◆ **Passage to read**
She chaired the 1988 presidential campaign of Gary Hart in 1987 until his withdrawal, at which point she briefly entered the race, before announcing her own withdrawal in an emotional press conference on September 28, 1987.[7] Twenty years later, she said, she was still receiving hate mail—mostly from women—because of her tears. "Guys have been tearing up all along and people think it's marvelous," she said, citing episodes dating back to Ronald Reagan; but for female candidates, it remains off-limits.[8]

She did not seek a thirteenth term in 1996, and was succeeded by state house minority whip Diana DeGette, a fellow Democrat. In her farewell press conference, she joked about "spending 24 years in a federal institution",[5] and titled her 1998 memoir, 24 years of House Work...and the Place Is Still a Mess.

Publishing industry service

Schroeder was named president and CEO of the Association of American Publishers in 1997 and served in that post for 11 years.[9] She has been a vocal proponent of stronger copyright law, supporting the government in Eldred v. Ashcroft and opposing Google's plan to digitize books and post limited content online. She has publicly criticized libraries for distributing electronic content without compensation to publishers, writers and others in the publishing industry, telling the Washington Post, "They aren't rich...they have mortgages."[10] At the same time, she has tried to make the publishing industry more socially responsible, cooperating with organizations for the blind and others with reading difficulties to help make materials more accessible to them, particularly by encouraging publishers to release books so that nonprofit groups can transfer them to electronic formats. She has also sat on the panel of judges for the PEN/Newman's Own Award, a $25,000 award designed to recognize the protection of free speech as it applies to the written word.

◆ **Source material**
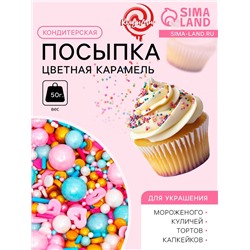 Кондитерская посыпка «Цветная карамель», 50 г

◆ **Tasks**
a. Using the passage on Schroeder's career, answer these questions:
(i) Whose 1988 presidential campaign did she chair in 1987?
(ii) Who succeeded her after she chose not to seek a thirteenth term?
(iii) For how many years did she serve as president and CEO of the Association of American Publishers?
b. According to the passage on Schroeder's career, why was she still getting hate mail twenty years after 1987? Answer in one to three sentences.

◆ **Solutions**
a.
(i) Gary Hart
(ii) Diana DeGette
(iii) 11 years

b. She was still getting hate mail, mostly from women, because of the tears she shed at the emotional press conference on September 28, 1987, where she announced her withdrawal from the presidential race. She pointed out that people find it marvelous when men tear up, but for female candidates it remains off-limits.